Living and working in some of the most scenic places in the country has often created challenges during my life.  This balancing act began over 20 years ago when I first moved to the Sierra Nevada town of Mammoth Lakes to work for Mammoth Mountain, the local ski resort.  Getting paid minimum wage for a job at the ski shop on the mountain, I had limited funds to pay for housing.  Fortunately for me, I was able to secure a room in a condo that I could afford.

This scenario would repeat itself a few years later when I moved to Lake Tahoe.  Except the demand for affordable housing far outweighed the availability.  For three years, I would compete with thousands of other local employees to find a room somewhere that wouldn’t break the bank.  I would comb the classifieds online and call immediately.  One year, I got really lucky.  The owner happened to pick up the phone rather than letting it go to voice mail and agreed to meet with me that afternoon.  She liked me and rented out the room.  Later, she told me she got over 50 phone calls that day inquiring about it.

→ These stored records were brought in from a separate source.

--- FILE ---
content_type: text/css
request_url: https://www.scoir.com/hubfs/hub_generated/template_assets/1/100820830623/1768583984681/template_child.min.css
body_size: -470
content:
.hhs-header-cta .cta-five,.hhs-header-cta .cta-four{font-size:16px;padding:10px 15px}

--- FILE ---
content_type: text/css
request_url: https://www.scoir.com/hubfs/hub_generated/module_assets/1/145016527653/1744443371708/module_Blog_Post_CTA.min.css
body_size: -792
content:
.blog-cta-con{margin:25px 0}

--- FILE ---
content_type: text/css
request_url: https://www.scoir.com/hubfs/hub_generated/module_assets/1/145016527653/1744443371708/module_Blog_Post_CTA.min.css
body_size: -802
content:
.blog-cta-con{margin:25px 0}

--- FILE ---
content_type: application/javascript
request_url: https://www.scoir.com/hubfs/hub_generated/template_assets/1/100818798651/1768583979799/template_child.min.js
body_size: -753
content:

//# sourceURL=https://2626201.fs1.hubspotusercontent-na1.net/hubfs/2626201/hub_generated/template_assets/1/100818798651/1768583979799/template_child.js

Another year, I wasn’t so lucky.  I arrived later in the fall, and slept on a friend’s couch for weeks.  I ended up renting a room in what I can only graciously call a dump of an apartment and sleeping on an ancient leaky water bed for the winter.

In Lake Tahoe, the prices of housing were driven up by second home owners from the San Francisco Bay area.  People who worked for employers like Google and Facebook, and had the income to buy million dollar homes up at the lake.

While I loved Lake Tahoe, what ultimately drove me out was the realization that on my meager $10/hour income, I would never be able to buy a home there, with even the tiniest bungalow easily costing half a million dollars.

Such is the conundrum of local workers finding affordable housing in mountain towns.  The ski resorts and local businesses desperately need a work force to support the influx of tourists.  In winter, it’s all about the ski resorts.  In summer, Estes Park’s businesses serve the over 4 million visitors to Rocky Mountain National Park.  But those businesses barely pay above minimum wage.

Shortly after moving to Colorado, we took a camping trip to Maroon Bells near Aspen, Colorado.  Eating breakfast one morning in Aspen, we asked the waitress where she lived.  Due to the insane cost of housing in Aspen, she was forced to rent an apartment in Glenwood Springs, over an hour away and either take the bus or carpool to work every day.

My hometown of Nederland is not immune to these issues either, even though it faces them on a smaller scale.  Eldora ski resort employs over a hundred seasonal workers, and local businesses ramp up hiring to serve the thousands of visitors to the Indian Peaks Wilderness in summer and fall.

So it was with interest, that I read a story in our local paper a couple of weeks ago.  Nederland is feeling the affects of increasing population growth along the Front Range, with real estate inventory shrinking and housing prices going up.  On March 20, the Nederland Board of Trustees approved a project by the Boulder County Housing Authority to build 26 new homes for low-income and senior residents.  Residents need to have a job in Nederland and must earn less than 60 percent of Area Media Income to qualify.

The land is centrally located walking distance to town business and adjacent to Nederland’s Park and Ride lot, which gives residents access to public transportation to nearby Boulder.  Several years ago, Nederland residents approved a ballot initiative to provide all Nederland residents with RTD Ecopasses through a modest property tax surcharge.

While 26 units may not seem a lot, it’s a step in the right direction towards local businesses retaining good help and stability for the people who live and work here.  And it helps the county work towards their eventual 12 percent goal of affordable housing by 2035.

I’m fortunate enough today to own a home here and not have to worry about this.  But as someone who walked in the shoes of those local workers, I am grateful our community is working towards addressing this pressing need.